O debate sobre a flexibilização do isolamento social em virtude da pandemia do novo coronavírus começa a ganhar corpo no Brasil. Estado mais afetado no país, São Paulo divulgou, na semana passada, um plano para dar início ao desconfinamento. O Amazonas segue caminho semelhante, mas, no interior, os rumos serão decididos individualmente pelos prefeitos.
Ao divulgar o plano, composto por cinco fases, o governo paulista estabeleceu uma série de indicadores para o flexibilização gradual. A capacidade ociosa de leitos é um deles. No dado mais recente sobre a capacidade de leitos em Guarulhos, divulgado no sábado (30/5), a taxa de ocupação das UTIs diminuiu, chegando a 84,9%.
As cidades que circundam a capital foram divididas em cinco subáreas. Elas devem apresentar, juntas, propostas para retomar as atividades. Enquanto isso não ocorre, apenas os serviços essenciais podem funcionar.
Para aderir à retomada gradual, que começa nesta segunda em parte do estado, os municípios terão que seguir, também, outros critérios, como o uso obrigatório de máscaras, a continuidade das medidas de distanciamento em áreas públicas e a redução da curva de infectados.

▶ [Amostra dos dados]:
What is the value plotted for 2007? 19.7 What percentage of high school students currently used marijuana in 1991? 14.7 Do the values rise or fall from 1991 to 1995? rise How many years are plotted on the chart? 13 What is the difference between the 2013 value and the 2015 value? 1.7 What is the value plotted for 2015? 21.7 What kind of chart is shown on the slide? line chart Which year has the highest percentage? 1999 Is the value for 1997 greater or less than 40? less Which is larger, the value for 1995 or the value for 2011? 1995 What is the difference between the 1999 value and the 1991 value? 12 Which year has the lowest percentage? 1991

▶ [Aplicação da leitura]:
[1] Com base no texto sobre a flexibilização do isolamento, responda às questões abaixo.
(a) Quantas fases compõem o plano divulgado pelo governo paulista?
(b) Qual foi a taxa de ocupação das UTIs em Guarulhos no dado divulgado no sábado (30/5)?
(c) No interior do Amazonas, quem decidirá os rumos do desconfinamento?
[2] Transcreva o trecho do texto sobre a flexibilização do isolamento, começando em "Ao divulgar o" e seguindo até "chegando a 84,9%.".
[3] Enumere os critérios que, segundo o texto sobre a flexibilização do isolamento, os municípios também terão de seguir para aderir à retomada gradual.

▶ [Resultados dos exercícios]:
[1]
(a) Cinco fases.
(b) 84,9%.
(c) Os prefeitos, individualmente.

[2]
Ao divulgar o plano, composto por cinco fases, o governo paulista estabeleceu uma série de indicadores para o flexibilização gradual. A capacidade ociosa de leitos é um deles. No dado mais recente sobre a capacidade de leitos em Guarulhos, divulgado no sábado (30/5), a taxa de ocupação das UTIs diminuiu, chegando a 84,9%.

[3]
- Uso obrigatório de máscaras
- Continuidade das medidas de distanciamento em áreas públicas
- Redução da curva de infectados